Рачковский с Головинским сознавали эффект подметной рукописи: она, как переметная сума, необходима всадникам в походе.
И ведь не просто рукопись – будущий Бестселлер, добавлю я. Не однодневный и не разовый, не мотыльковый. Нет, на столетие. А может, на века. У нас, в России, многое всерьез, да и надолго. Но Головинский этого еще не сознавал. Зато он понимал, что роль еврейства довел он до абсурда и создал Монстра. Воображенье воспалив, взбодрит мышление патологическое.
Однако автор психограмм обескуражен был весьма короткой психограммой в доме кн. Радзивилл.
Ваш автор восхитился там – вы вспомните – письменным столом от «Арт-Нуво», шедевром мастера-бельгийца. И, восхитившись, надолго впал в модерн. На этом письменном столе вы неизменно находили б теософическую периодику и прочье в том же духе. Туда тихонько подложил Матвей Васильич и «Протоколы сионских мудрецов». Ну, будто их принес какой-нибудь профессор оккультизма. Да-с, подложил он свой подлог и дожидался, что-то будет?
Сперва хозяйка дома в досужий час взяла да рассмотрела манускрипт – написан по-французски, но не без придури нижегородской; нет ссылок ни на Тору, ни на Талмуд; бумага желтоватая и жесткая, а первая страница мечена внушительною кляксой. На сей раз синей. Что значит, господа, «на сей раз»? А то, что Мотя Головинский, сын княгининой подруги, испрашивая разрешения на очередной визит, он на записочках своих неизменно кляксы оставлял. Обычно фиолетовые, а иногда и синие, как на этой рукописи. А лейтмотив ее известен был княгине: Мотя нередко пускался в рассужденья о заговорщиках-евреях.

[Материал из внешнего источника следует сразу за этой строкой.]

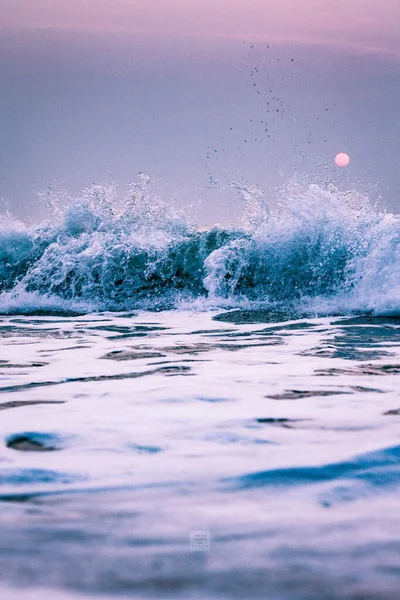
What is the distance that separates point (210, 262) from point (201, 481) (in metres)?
6.83

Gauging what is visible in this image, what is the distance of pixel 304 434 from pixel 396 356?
1.85m

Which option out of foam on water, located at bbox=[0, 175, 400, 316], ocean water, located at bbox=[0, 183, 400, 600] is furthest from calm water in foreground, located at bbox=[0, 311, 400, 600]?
foam on water, located at bbox=[0, 175, 400, 316]

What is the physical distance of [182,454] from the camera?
1898 millimetres

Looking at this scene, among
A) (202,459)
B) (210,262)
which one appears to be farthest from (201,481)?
(210,262)

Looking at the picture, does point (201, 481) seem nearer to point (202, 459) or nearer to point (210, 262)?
point (202, 459)

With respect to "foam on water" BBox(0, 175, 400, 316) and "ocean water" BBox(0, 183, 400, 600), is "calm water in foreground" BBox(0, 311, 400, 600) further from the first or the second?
"foam on water" BBox(0, 175, 400, 316)

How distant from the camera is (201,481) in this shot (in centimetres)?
167

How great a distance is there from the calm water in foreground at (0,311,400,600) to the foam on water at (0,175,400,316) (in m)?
3.69

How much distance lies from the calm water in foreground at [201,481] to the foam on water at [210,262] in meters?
3.69

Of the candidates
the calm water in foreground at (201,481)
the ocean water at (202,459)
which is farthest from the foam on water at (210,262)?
the calm water in foreground at (201,481)

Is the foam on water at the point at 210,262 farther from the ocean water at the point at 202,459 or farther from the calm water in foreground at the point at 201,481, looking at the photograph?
the calm water in foreground at the point at 201,481

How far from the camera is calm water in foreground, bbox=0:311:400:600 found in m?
1.20

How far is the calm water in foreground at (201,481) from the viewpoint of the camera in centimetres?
120

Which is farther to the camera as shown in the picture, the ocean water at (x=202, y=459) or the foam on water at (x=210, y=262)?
the foam on water at (x=210, y=262)
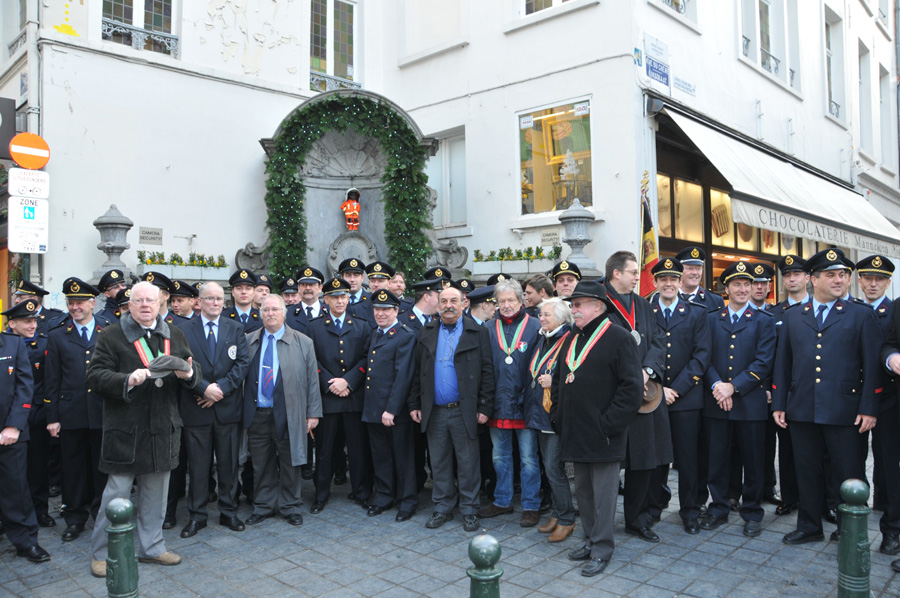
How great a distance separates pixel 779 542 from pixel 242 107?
38.5ft

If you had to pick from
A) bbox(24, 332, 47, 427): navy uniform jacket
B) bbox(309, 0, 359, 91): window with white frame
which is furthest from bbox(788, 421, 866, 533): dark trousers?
bbox(309, 0, 359, 91): window with white frame

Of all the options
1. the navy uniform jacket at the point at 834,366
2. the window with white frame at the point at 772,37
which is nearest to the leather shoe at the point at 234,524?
the navy uniform jacket at the point at 834,366

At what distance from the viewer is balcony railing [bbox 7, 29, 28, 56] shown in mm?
11758

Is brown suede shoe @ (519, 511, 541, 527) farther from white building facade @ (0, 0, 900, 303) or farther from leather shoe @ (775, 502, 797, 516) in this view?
white building facade @ (0, 0, 900, 303)

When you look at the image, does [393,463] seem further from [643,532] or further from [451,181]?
[451,181]

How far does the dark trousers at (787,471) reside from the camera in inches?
255

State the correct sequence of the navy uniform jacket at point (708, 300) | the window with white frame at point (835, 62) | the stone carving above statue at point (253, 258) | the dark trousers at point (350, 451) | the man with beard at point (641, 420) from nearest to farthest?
the man with beard at point (641, 420)
the navy uniform jacket at point (708, 300)
the dark trousers at point (350, 451)
the stone carving above statue at point (253, 258)
the window with white frame at point (835, 62)

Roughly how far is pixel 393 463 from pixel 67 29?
947cm

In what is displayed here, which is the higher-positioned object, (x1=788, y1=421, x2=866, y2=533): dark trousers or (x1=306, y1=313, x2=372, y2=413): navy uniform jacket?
(x1=306, y1=313, x2=372, y2=413): navy uniform jacket

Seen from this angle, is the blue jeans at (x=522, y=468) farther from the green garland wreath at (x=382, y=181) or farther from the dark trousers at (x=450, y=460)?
the green garland wreath at (x=382, y=181)

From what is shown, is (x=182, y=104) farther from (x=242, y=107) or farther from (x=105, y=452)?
(x=105, y=452)

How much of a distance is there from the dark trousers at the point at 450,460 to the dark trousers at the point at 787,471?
2.92 meters

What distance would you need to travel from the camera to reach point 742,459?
6012mm

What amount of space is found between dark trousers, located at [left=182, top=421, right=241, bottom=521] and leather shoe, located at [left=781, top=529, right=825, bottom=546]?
474cm
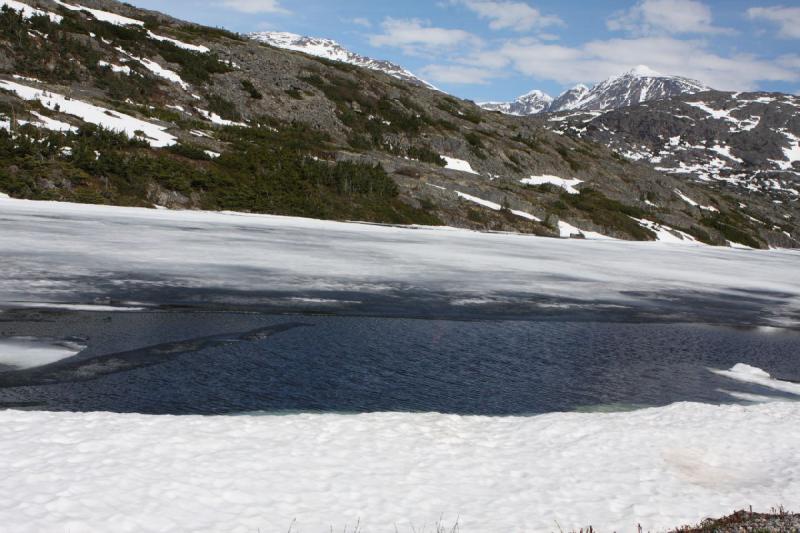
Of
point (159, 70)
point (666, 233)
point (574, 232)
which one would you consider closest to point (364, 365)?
point (574, 232)

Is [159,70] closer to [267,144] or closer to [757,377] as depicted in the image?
[267,144]

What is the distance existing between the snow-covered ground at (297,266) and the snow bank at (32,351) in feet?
9.11

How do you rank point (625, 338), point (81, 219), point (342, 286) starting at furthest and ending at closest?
point (81, 219) → point (342, 286) → point (625, 338)

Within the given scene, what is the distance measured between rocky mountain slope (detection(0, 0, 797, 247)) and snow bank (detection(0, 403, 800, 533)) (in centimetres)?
2952

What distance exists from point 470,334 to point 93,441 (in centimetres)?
782

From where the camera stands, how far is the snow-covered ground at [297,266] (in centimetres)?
1502

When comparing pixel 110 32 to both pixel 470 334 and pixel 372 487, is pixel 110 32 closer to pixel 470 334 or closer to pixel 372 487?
pixel 470 334

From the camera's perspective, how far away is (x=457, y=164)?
67.9 metres

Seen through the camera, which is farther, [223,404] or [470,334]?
[470,334]

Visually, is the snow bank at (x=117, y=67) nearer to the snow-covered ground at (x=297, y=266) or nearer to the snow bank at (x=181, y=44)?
the snow bank at (x=181, y=44)

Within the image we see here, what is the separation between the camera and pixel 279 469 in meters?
5.72

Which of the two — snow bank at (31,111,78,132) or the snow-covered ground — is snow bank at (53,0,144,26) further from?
the snow-covered ground

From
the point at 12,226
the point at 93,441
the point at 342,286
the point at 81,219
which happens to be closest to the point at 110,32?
the point at 81,219

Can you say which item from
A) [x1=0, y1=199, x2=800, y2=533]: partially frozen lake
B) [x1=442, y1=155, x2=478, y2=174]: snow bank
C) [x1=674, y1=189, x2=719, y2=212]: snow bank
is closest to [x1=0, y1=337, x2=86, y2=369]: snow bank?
[x1=0, y1=199, x2=800, y2=533]: partially frozen lake
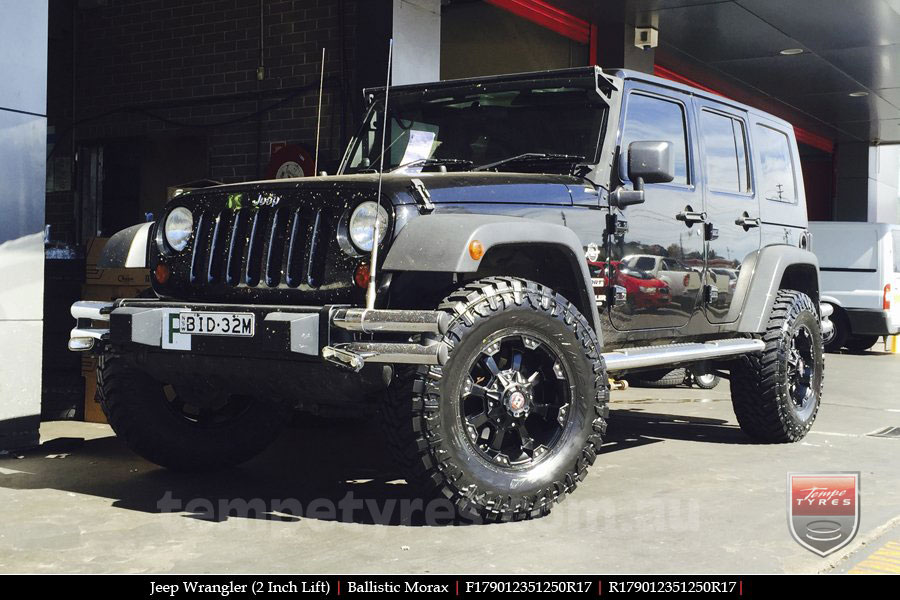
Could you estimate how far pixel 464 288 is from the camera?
441cm

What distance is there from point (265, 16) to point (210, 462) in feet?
18.8

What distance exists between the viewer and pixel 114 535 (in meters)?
4.27

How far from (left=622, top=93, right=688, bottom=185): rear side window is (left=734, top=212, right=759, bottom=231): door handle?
0.61m

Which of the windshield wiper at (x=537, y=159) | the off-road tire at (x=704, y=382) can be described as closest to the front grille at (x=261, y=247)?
the windshield wiper at (x=537, y=159)

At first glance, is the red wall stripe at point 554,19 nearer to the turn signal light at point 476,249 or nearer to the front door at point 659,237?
the front door at point 659,237

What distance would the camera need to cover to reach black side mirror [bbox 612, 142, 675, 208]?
518 cm

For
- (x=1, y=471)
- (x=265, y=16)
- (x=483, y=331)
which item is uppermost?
(x=265, y=16)

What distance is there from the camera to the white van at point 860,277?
50.0ft

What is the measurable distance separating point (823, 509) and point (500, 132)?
242 centimetres

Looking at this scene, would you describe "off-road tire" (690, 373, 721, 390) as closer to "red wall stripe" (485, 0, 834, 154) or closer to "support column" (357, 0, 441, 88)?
"red wall stripe" (485, 0, 834, 154)

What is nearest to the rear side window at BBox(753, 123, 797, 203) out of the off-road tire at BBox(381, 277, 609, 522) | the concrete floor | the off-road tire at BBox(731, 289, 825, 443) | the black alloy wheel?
the off-road tire at BBox(731, 289, 825, 443)
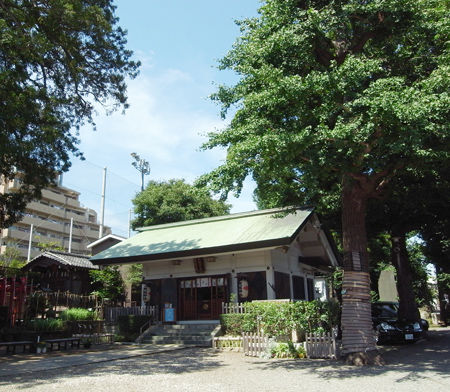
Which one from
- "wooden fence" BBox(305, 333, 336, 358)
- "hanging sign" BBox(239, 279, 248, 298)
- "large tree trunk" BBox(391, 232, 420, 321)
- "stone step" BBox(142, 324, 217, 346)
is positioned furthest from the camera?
"large tree trunk" BBox(391, 232, 420, 321)

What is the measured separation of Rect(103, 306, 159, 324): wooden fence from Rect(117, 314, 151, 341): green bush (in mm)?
588

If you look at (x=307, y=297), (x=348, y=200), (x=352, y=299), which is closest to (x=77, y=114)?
(x=348, y=200)

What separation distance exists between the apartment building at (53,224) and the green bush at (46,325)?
3926 centimetres

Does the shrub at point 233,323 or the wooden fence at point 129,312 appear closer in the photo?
the shrub at point 233,323

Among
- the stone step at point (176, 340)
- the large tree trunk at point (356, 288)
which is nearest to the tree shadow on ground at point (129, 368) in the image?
the stone step at point (176, 340)

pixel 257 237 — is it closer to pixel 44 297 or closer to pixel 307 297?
pixel 307 297

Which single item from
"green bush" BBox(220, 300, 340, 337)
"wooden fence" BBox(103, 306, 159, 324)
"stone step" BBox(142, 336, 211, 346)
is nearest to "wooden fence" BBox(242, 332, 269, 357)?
"green bush" BBox(220, 300, 340, 337)

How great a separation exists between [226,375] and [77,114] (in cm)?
1249

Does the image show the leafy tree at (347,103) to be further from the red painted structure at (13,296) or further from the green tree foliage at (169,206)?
the green tree foliage at (169,206)

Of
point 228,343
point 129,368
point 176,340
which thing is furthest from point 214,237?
point 129,368

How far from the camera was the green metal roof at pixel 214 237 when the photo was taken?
16.2 m

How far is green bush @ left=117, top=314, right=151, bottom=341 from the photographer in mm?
17344

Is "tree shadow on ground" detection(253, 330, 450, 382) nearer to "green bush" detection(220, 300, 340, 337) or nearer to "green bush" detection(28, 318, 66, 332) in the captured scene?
"green bush" detection(220, 300, 340, 337)

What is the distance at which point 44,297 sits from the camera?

Не то чтобы княгиня напрочь отвергала сей сюжет. Однако доводы и факты а-ля Головинский ей представлялись хилыми. И возникало субъективное сближенье с обзорами вооруженных сил в различных государствах континента.
Случалось ей рассеянно листать эти обзоры – журнальчик тощий, двухнедельный ей аккуратно присылал издатель, он же и редактор, коллежский секретарь в отставке и действующий морфиноман с бульвара Батиньолль. А ларчик вот: коллежский секретарь держал и секретаршу, по совместительству наложницу, оригинального в том не было и нет, да и не будет. Но! Друо по имени Клотильда служила прежде горничной у Радзивилл. И относила ее к номенклатуре ученых дам, носящих синие чулки. По мнению наложницы-секретаря, сего было довольно, чтобы домогаться от княгини субсидий. К сожалению, княгиня так мало смыслила в вооруженных силах, что сил в себе не находила помочь редактору-издателю, коллежскому секретарю в отставке. Бедняга Павлов кончил плохо. Зарезал морфинист Клотильдочку Друо, но утверждал, что мстил кн. Радзивилл. Наверное, так будет с каждым, кто ищет спонсоров для нужд издательских.
Заботушку иную имел наш Головинский. Княгиня огорчила его сильно. А Генриетта пуще. Американка-теософка тоже читала «Протоколы». Она смеялась: как с первой же минуты не узнать мне Головинского? Могла бы промолчать, она же крепкозубая антисемитка. Так нет, ужасная правдивость.
Нда-с, неладно-с. А дел и без того невпроворот. Рачковский вечно занят. Прибавьте личное. Хоть воспитание Андрея, сына, в руках надежного аббата, однако нужен глаз. А Ксению Шарле, которую ваш автор уже не сравнивает с Ольгой М., Ксению Шарле он холит своеручно. Но мы-то с вами знаем, сугубо личное не может загубить в нем личность. И личность эту уж зовут Макиавелли сыска.
В зачет ему энергия, с какою он, шеф заграничной агентуры, взял шефство над рукописью с желтизной страниц и фиолетовою кляксой. Он шефство взял, а ты пойди-ка след возьми. Проследка, как говорят филеры, мне не удалась. Слыхал, что были взлеты и паденья, интриги при дворе и государев гнев, на мой взгляд, вздорный, негосударственный. И наконец, отставка. Житье в Галиции, среди отеческих могил. Но боже мой, родную с молодости местность все пуще искажали еврейские местечки. И г-н Рачковский пособил какому-то Г.З. издать прекраснейшее сочиненье «Умученные от жидов».
Что ж до Петра Иваныча, то лично он был окончательно умучен. Его погибель давно таилась в сердечной недостаточности. Евреи, однако, нагло утверждали: всему виною недостаточность сердечности. А я скажу вам с укоризной: Рачковский в мир иной ушел, и это мало кто заметил.
* * *
Спустя всего-то навсего лишь месяцы в моря пришел «Титаник». Столкнулся с айсбергом, погиб, и это многие отметили знамением Огромного Несчастья. Тут символ был мрачней пучин. Откликнуться б поэтам. И прежде прочих Александру Блоку, трагическому тенору эпохи.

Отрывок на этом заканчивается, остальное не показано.